The girl was really getting the hang of the whole childhood thing. Oh, sure, the move to San Francisco had rocked her world for a while (as chronicled in 2015’s Inside Out). But she’d settled in just fine (eventually). She was excelling in school. She was tearing up the ice. She had a couple of fantastic friends, Grace and Bree. What more could a girl want?

Yep, all of Riley’s emotions would agree that their now 13-year-old girl was turning out just great. And those emotions—Joy, Sadness, Fear, Anger and Disgust—rarely agree on anything.

Then, wouldn’t you know it, puberty had to come in and wreck everything.

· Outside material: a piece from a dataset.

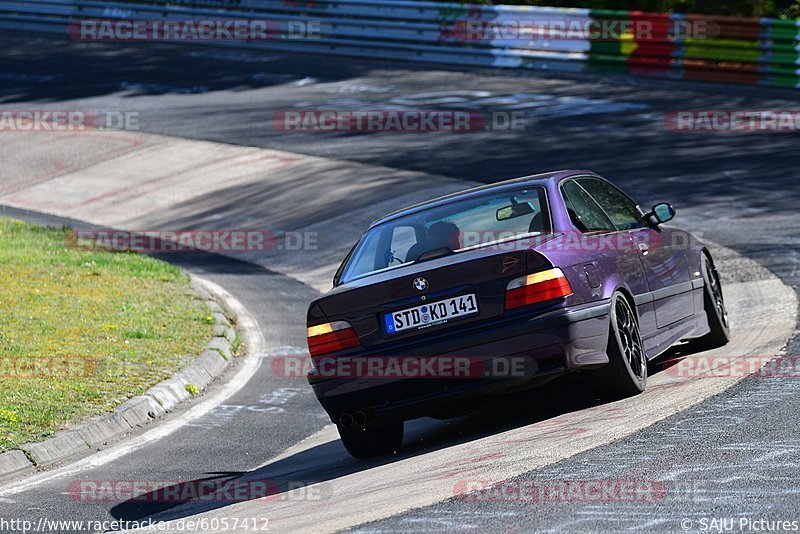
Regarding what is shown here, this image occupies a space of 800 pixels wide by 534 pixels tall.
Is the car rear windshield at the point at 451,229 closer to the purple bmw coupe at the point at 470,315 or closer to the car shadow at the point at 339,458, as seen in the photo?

Wreck is the operational word here, at least as far as Riley’s emotions are concerned. One minute, the puberty alarm on Riley’s emotional control bank is blaring. The next, a team of blue construction workers storms headquarters, saws and crowbars in hand, and completely decimates the control room. The workers say that it’s all to make room for the others.

And then those others start showing up.

Anxiety arrives first, all teeth and eyes and frazzled hair. Envy shows up and fawns over the control board. Embarrassment, a big galloot of an emotion, tries to hide in his hoodie. And Ennui lounges on a couch—oh so over everything—and fiddles with her phone.

No problem, right? I mean, it’s not like this is Joy’s first rodeo with meddlesome emotions. They’re all part of the team! And as long as Joy’s in control, everything will be fine. Just fine.

But when Riley goes to an important three-day hockey camp and (at Joy’s urging) goofs off with her friends, the hockey coach makes it clear that unbridled joy in this setting is not fine. It’s not fine at all. If Riley wants to be a top hockey player—perhaps even one that makes the high school team as a freshman—she’ll need to work. She’ll need to focus. There’s a time and place for joy, but this camp ain’t it.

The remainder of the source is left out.